━━ TEXT ━━

Thousands support the Ninth Amendment“The single most important event in Belize since Independence Day,” is what some have dubbed October 21st, 2011 to be.  Some have even called it Economic Independence Day.


The buses started arriving around 8:30 a.m. Belizeans from Orange Walk Central were the first to arrive. By 9:30 there were buses from Corozal, Orange Walk, Belize, Cayo, Stann Creek and the Toledo District. Business was good for the food vendors in the market as thousands of Belizeans descended upon the capital city, Belmopan, to witness in person the passage of the Ninth Amendment Bill.

Around 10 ‘ o clock someone shouted, “Deh di come!” That announcement alerted the crowd that the Prime Minister, Members of the Cabinet, Area Representatives, Senators, UDP Standard Bearers and Party Executives were making their way over to the National Assembly. The crowd rushed to the steps of the National Assembly where a single chain line established the perimeter. Before the Prime Minister led his team inside the National Assembly building, he led them towards the high energy crowd. Those at the market left the breakfast table to join the crowd. Those wondering about shifted direction and accelerated gears towards the parliament steps. Individuals in the crowd shouted their favourite representative’s name. People stretched out their hands to shake the Prime Minister’s hand or to pat him on the back with a stroke of encouragement before he went in the House to do the people’s business. It was a display of affection that cannot be bought- not even with a billionaire’s money. Even some members of the House were overwhelmed with the sense of historic significance. Some had their cameras in hand to take photographs in an effort to immortalize the moment.

When the Prime Minister left the crowd and led his team up to the House a UDP chant erupted. The Government Press Office must be commended for the excellent job they did in ensuring that those on the outside of the House received an equal opportunity to be a part of history as those on the inside. A huge monitor stood above the crowd for vision and speakers wired directly from inside the House provided the audio. Before the session started, members of the crowd were allowed to speak over microphones to the applause of their peers. The Garinagu drummers and dancers led the crowd in energy. As they danced to the beat of the drums, people of Creole, Mestizo and Mayan descent and even Hon. Anthony “Boots” Martnez joined in and showed off their Punta skills. Government could not have hoped for a more unified showing.

The crowd settled down when the session commenced. The House began to make its way through the Papers for the day and eventually took a break for the finance committee to meet. It was then that Prime Minister Barrow and senior members of Cabinet came out to update the crowd on the proceedings of the House. He said, “Ladies and gentlemen, we got bout maybe fifteen, twenty minutes more and then we move the second reading of the Ninth Amendment. All of us in your United Democratic Party are proud of you, grateful to you, we salute you and we thank you. Long live the United Democratic Party and long live our beloved Belize.” He then went back into the House.

━━━

EXERCISE DETAILS:
Answer these from the Ninth Amendment text:
1. Where were the first people to arrive from?
2. Which office did the writer praise for letting the crowd outside take part?
3. Which city did the crowd gather in?
You won't need the records for this.

━━ DATA EXTRACTS ━━

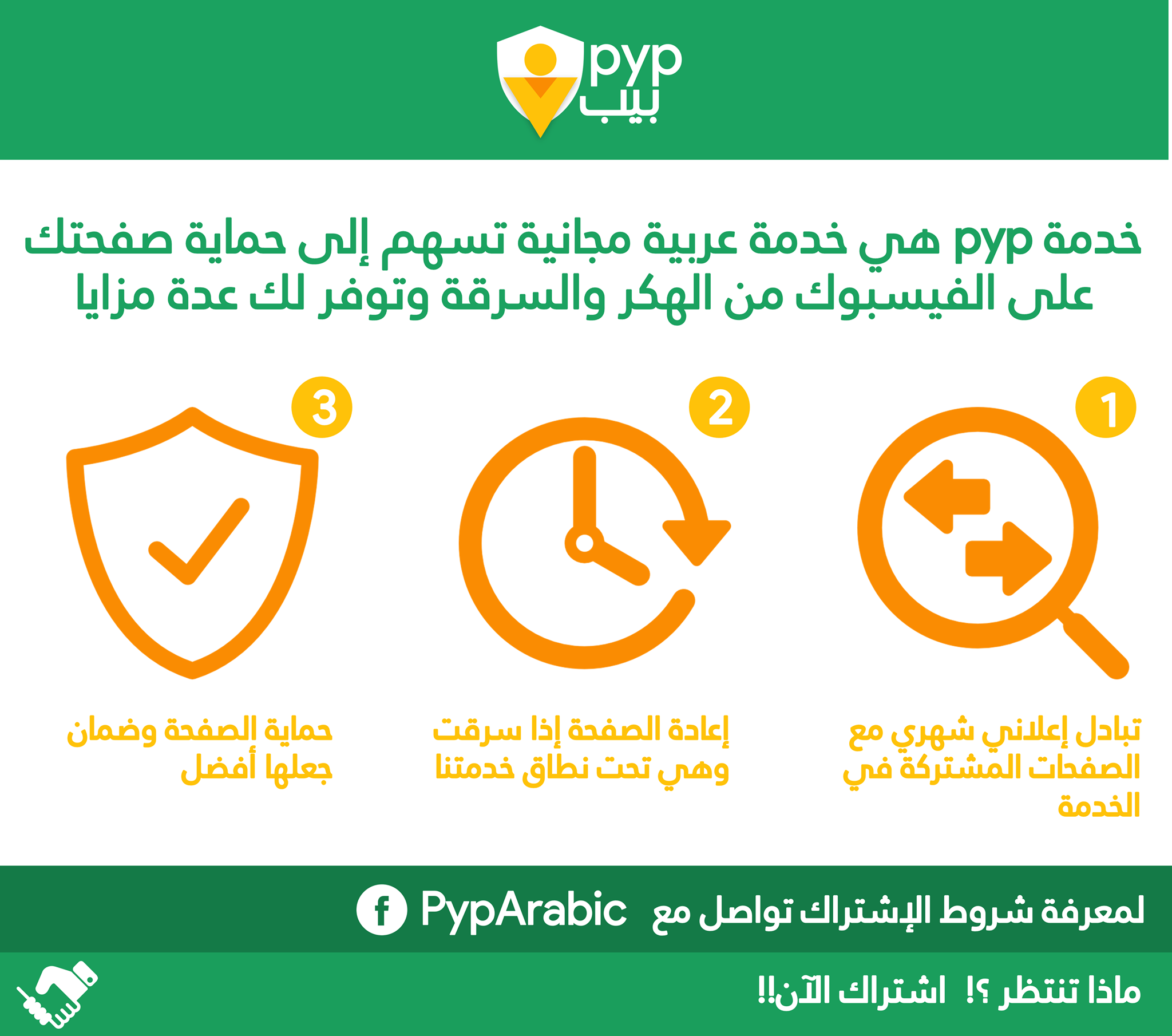 pyp
بيب

خدمة pyp هي خدمة عربية مجانية تسهم إلى حماية صفحتك على الفيسبوك من الهكر والسرقة وتوفر لك عدة مزايا

1
تبادل إعلاني شهري مع الصفحات المشتركة في الخدمة

2
إعادة الصفحة إذا سرقت وهي تحت نطاق خدمتنا

3
حماية الصفحة وضمان جعلها أفضل

لمعرفة شروط الإشتراك تواصل مع PypArabic

ماذا تنتظر ؟! اشتراك الآن!!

━━━

YOUR SOLUTION:
1. Orange Walk Central
2. The Government Press Office
3. Belmopan